The bodhisattva's tears

I've been thinking about emotion and awakening.  During the period when I was waking up, I'd go to satsang dry eyed, but I'd always be crying by the end.  Sometimes I cried all the way through, from the time I sat down.  Some people probably thought this was weird, but what was happening inside was too important for me to worry about what others thought.  I never could really pin down what the tears were about except that they seemed to correspond to some kind of opening in me.

The other night I was watching a program of Tony Bennett singing duets with other well-known singers and I found tears in my eyes.  The songs were mostly love songs and the singing was beautiful.  Were these tears coming from the same place?

I ask this because my inclination has always been to demean the latter kind of tears as just "emotional."  The tears sitting in front of my teacher at satsang came, I imagined, from a truer place.  Now I'm wondering.

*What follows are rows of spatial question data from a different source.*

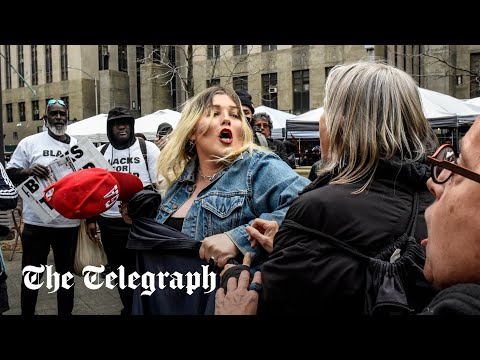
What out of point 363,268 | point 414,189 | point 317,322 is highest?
point 414,189

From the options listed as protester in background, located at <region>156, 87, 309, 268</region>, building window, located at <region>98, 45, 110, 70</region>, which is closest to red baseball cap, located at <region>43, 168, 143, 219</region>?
protester in background, located at <region>156, 87, 309, 268</region>

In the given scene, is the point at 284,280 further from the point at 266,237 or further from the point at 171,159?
the point at 171,159

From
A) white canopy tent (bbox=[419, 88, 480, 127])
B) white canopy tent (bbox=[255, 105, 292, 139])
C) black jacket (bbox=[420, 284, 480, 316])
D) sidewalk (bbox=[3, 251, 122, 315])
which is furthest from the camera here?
white canopy tent (bbox=[255, 105, 292, 139])

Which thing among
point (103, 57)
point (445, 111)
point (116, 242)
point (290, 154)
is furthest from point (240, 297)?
point (103, 57)

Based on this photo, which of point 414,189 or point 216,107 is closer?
point 414,189

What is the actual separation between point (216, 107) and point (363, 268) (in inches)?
53.5

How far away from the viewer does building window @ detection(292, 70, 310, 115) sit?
1305 inches

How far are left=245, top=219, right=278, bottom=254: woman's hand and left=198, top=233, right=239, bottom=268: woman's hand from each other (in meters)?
0.10

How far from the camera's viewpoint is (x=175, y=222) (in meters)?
2.42

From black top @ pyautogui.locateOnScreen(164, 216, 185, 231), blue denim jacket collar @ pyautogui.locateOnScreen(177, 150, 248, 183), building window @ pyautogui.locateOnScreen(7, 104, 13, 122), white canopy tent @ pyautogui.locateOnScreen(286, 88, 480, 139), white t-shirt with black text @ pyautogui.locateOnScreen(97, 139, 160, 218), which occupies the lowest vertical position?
black top @ pyautogui.locateOnScreen(164, 216, 185, 231)

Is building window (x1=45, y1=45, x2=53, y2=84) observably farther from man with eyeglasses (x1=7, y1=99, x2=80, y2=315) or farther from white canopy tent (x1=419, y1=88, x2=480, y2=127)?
man with eyeglasses (x1=7, y1=99, x2=80, y2=315)

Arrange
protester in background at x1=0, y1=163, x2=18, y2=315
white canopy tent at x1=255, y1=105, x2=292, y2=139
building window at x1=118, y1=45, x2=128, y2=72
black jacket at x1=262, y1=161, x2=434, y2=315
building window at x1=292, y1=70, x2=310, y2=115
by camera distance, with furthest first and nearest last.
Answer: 1. building window at x1=118, y1=45, x2=128, y2=72
2. building window at x1=292, y1=70, x2=310, y2=115
3. white canopy tent at x1=255, y1=105, x2=292, y2=139
4. protester in background at x1=0, y1=163, x2=18, y2=315
5. black jacket at x1=262, y1=161, x2=434, y2=315

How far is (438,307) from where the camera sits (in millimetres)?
936
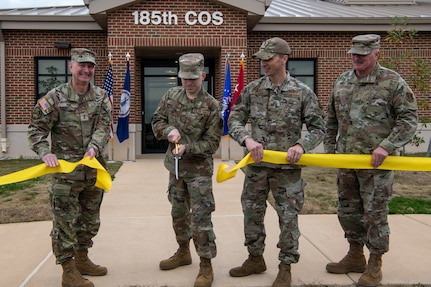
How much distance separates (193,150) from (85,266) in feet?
4.74

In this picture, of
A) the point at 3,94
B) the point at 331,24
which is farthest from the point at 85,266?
the point at 331,24

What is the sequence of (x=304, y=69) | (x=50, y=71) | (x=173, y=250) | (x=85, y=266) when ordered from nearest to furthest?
1. (x=85, y=266)
2. (x=173, y=250)
3. (x=50, y=71)
4. (x=304, y=69)

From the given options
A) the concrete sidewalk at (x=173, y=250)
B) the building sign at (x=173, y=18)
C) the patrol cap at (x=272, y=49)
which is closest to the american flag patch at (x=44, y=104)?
the concrete sidewalk at (x=173, y=250)

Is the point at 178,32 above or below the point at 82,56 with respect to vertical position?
above

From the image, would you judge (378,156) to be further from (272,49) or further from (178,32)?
(178,32)

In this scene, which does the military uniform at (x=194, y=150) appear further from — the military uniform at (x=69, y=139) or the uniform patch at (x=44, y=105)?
the uniform patch at (x=44, y=105)

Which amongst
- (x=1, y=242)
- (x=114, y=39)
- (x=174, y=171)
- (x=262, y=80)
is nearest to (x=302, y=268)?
(x=174, y=171)

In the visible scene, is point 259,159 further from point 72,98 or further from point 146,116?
point 146,116

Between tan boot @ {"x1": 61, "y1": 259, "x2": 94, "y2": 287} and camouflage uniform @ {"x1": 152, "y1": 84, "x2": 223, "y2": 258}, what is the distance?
0.92 m

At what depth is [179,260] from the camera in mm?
4062

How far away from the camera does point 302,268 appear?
4055mm

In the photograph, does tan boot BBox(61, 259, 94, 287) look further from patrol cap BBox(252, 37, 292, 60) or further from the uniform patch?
patrol cap BBox(252, 37, 292, 60)

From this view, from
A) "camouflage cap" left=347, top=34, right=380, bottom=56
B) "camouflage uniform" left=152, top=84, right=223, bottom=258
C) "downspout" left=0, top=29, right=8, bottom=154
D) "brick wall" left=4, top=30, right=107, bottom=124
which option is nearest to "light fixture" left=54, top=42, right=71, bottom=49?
"brick wall" left=4, top=30, right=107, bottom=124

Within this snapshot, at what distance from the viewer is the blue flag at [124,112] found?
36.3ft
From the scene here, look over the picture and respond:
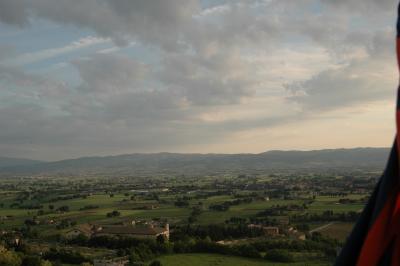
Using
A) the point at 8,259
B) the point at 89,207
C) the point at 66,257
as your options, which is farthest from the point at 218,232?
the point at 89,207

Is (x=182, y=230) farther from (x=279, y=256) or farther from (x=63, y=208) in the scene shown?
(x=63, y=208)

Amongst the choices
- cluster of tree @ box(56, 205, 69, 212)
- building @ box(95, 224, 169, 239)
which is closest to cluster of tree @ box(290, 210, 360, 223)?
building @ box(95, 224, 169, 239)

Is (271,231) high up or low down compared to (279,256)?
down

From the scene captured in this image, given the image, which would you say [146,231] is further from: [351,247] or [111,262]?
[351,247]

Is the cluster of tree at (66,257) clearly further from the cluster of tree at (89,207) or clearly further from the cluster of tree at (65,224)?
the cluster of tree at (89,207)

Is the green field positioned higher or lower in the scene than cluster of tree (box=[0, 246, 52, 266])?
lower

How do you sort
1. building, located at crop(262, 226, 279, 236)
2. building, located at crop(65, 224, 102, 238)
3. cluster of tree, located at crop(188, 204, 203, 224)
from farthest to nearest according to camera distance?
cluster of tree, located at crop(188, 204, 203, 224) → building, located at crop(65, 224, 102, 238) → building, located at crop(262, 226, 279, 236)

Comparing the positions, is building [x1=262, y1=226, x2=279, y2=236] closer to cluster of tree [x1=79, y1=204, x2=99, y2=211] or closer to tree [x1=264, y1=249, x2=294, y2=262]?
tree [x1=264, y1=249, x2=294, y2=262]

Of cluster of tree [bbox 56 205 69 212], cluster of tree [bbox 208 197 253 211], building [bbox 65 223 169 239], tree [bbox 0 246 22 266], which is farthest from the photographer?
cluster of tree [bbox 56 205 69 212]

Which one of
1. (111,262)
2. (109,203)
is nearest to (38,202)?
(109,203)

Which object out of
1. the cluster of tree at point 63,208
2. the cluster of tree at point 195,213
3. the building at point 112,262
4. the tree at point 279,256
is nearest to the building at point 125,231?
the cluster of tree at point 195,213

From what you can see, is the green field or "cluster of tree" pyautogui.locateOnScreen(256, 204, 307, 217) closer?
the green field
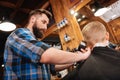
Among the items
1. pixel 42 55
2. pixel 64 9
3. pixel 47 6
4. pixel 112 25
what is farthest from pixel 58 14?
pixel 42 55

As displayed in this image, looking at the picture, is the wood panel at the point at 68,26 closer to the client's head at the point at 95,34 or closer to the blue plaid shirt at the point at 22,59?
the client's head at the point at 95,34

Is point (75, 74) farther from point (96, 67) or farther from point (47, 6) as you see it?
point (47, 6)

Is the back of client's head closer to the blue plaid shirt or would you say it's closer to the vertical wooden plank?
the blue plaid shirt

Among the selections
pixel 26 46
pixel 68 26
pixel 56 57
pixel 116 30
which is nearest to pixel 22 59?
pixel 26 46

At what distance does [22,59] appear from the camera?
4.97 ft

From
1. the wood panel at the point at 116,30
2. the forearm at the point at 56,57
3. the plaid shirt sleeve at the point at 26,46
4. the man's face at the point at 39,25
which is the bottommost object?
the forearm at the point at 56,57

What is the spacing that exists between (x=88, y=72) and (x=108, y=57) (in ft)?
0.74

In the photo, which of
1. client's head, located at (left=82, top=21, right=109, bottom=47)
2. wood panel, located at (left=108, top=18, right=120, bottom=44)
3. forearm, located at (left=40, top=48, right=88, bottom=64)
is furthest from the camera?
wood panel, located at (left=108, top=18, right=120, bottom=44)

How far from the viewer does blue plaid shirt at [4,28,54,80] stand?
1.41 metres

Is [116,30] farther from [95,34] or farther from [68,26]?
[95,34]

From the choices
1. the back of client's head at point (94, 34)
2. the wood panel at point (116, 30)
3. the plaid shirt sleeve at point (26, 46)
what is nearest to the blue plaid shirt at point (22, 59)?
the plaid shirt sleeve at point (26, 46)

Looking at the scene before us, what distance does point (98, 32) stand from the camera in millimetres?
1733

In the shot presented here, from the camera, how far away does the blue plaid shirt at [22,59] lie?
141 cm

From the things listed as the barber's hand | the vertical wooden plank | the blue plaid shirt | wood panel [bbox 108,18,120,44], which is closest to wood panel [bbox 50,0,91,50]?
the vertical wooden plank
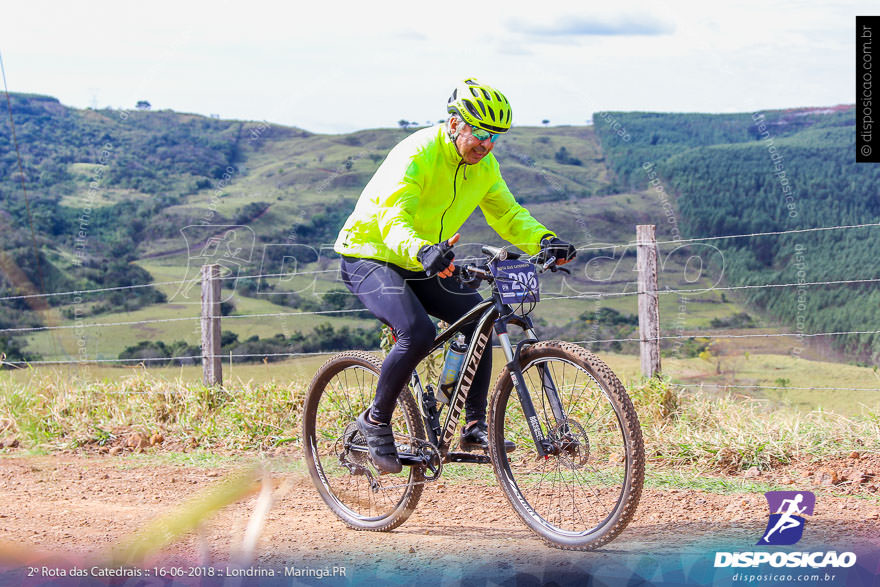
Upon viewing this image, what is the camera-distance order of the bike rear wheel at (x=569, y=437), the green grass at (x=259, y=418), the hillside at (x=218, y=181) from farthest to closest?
the hillside at (x=218, y=181)
the green grass at (x=259, y=418)
the bike rear wheel at (x=569, y=437)

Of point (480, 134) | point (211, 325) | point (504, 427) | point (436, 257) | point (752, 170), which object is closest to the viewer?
point (436, 257)

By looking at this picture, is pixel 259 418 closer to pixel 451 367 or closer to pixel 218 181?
pixel 451 367

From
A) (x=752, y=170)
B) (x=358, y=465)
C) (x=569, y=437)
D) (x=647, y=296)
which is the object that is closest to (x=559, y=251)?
(x=569, y=437)

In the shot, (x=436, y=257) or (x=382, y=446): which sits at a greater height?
(x=436, y=257)

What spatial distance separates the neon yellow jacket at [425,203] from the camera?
4.14m

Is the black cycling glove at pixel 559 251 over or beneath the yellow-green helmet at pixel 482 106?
beneath

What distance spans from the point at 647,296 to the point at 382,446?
380 cm

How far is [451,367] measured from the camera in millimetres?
4391

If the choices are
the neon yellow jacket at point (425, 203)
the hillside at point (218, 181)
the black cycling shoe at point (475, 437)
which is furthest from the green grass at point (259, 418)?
the hillside at point (218, 181)

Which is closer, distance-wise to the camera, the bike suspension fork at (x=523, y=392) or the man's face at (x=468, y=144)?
the bike suspension fork at (x=523, y=392)

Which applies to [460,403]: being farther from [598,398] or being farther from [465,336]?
[598,398]

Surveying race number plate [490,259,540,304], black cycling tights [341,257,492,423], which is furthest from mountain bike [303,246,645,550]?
black cycling tights [341,257,492,423]

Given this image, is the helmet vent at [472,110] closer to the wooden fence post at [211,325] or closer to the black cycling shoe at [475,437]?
the black cycling shoe at [475,437]

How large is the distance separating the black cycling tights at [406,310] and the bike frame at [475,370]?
12cm
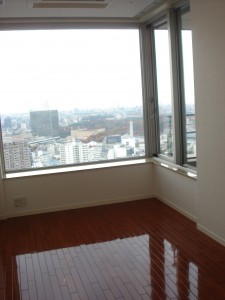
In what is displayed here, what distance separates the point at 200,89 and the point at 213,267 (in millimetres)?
1688

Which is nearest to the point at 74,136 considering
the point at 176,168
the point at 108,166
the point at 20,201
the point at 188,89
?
the point at 108,166

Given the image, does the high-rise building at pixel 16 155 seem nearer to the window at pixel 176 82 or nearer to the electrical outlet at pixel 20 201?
the electrical outlet at pixel 20 201

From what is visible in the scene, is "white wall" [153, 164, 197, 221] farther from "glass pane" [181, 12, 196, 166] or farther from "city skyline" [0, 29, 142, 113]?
"city skyline" [0, 29, 142, 113]

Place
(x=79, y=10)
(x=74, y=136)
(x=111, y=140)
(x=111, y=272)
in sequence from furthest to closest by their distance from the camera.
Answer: (x=111, y=140), (x=74, y=136), (x=79, y=10), (x=111, y=272)

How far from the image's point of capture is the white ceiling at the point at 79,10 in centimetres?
397

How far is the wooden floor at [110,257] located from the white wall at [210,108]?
0.37 meters

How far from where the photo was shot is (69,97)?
16.6 ft

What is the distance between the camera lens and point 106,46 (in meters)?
5.10

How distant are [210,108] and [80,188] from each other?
7.25ft

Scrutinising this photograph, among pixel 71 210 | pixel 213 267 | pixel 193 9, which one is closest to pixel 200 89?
pixel 193 9

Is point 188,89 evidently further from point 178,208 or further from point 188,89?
point 178,208

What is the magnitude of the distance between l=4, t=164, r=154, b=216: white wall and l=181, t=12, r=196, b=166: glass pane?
914mm

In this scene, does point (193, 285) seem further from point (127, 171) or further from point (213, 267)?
point (127, 171)

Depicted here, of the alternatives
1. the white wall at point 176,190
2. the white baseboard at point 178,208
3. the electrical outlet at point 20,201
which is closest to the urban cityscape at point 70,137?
the electrical outlet at point 20,201
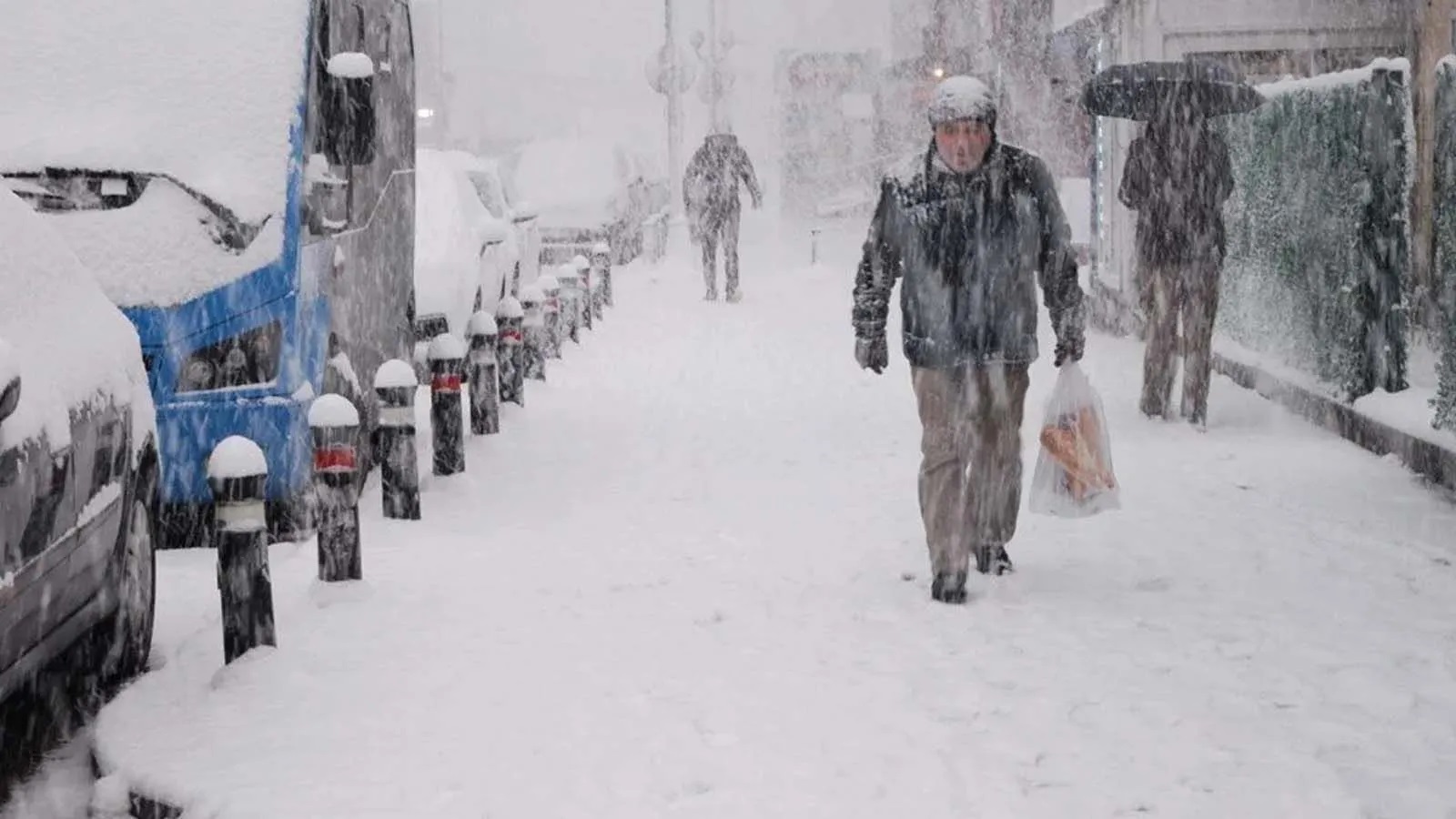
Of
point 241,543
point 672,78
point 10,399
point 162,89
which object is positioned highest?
point 672,78

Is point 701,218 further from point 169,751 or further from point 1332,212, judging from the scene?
point 169,751

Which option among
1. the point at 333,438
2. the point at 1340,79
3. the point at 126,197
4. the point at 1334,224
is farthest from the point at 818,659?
the point at 1340,79

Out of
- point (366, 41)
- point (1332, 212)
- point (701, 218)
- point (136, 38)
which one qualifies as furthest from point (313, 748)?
point (701, 218)

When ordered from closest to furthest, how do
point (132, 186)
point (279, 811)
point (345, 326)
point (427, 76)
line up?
1. point (279, 811)
2. point (132, 186)
3. point (345, 326)
4. point (427, 76)

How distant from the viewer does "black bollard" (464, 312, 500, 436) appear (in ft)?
41.3

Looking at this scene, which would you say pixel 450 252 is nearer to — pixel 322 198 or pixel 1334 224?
pixel 322 198

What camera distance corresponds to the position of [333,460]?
26.0ft

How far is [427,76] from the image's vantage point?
2446 inches

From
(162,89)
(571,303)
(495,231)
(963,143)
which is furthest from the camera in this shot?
(571,303)

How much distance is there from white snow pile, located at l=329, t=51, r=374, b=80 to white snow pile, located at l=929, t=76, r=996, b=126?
2867mm

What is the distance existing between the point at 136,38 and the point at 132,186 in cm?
89

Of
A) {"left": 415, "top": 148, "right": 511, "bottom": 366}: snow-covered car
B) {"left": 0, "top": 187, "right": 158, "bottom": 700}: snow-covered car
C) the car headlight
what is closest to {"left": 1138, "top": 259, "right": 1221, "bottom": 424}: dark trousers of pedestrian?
{"left": 415, "top": 148, "right": 511, "bottom": 366}: snow-covered car

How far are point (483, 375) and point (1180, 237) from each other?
4.28m

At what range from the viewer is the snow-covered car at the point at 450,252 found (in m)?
14.5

I think there are bodhisattvas who are portrayed as having a tear on their cheek.  Such a tear represents compassion for humanity.  But what is compassion?  Is it, as we often assume, akin to pity?  Is it hope that suffering humanity will get with the program and wake up?  I DON'T THINK SO.

Now, suddenly, I see anew the idea that a bodhisattva is one who has reached the door to enlightenment but turns back and vows not to enter nirvana until all are enlightened.  This is not a choice made out of self-sacrifice but one made out of the realization that to live this life as an awake being is the very best choice that can be made -- because when life is looked at from the awake perspective, the kind of suffering that comes from needing things to be different disappears. One doesn't shed a tear because people are suffering and need to change but in appreciation of the bounty that life is -- and the bounty now also includes sorrow and longing and desire and everything that one experiences, each moment.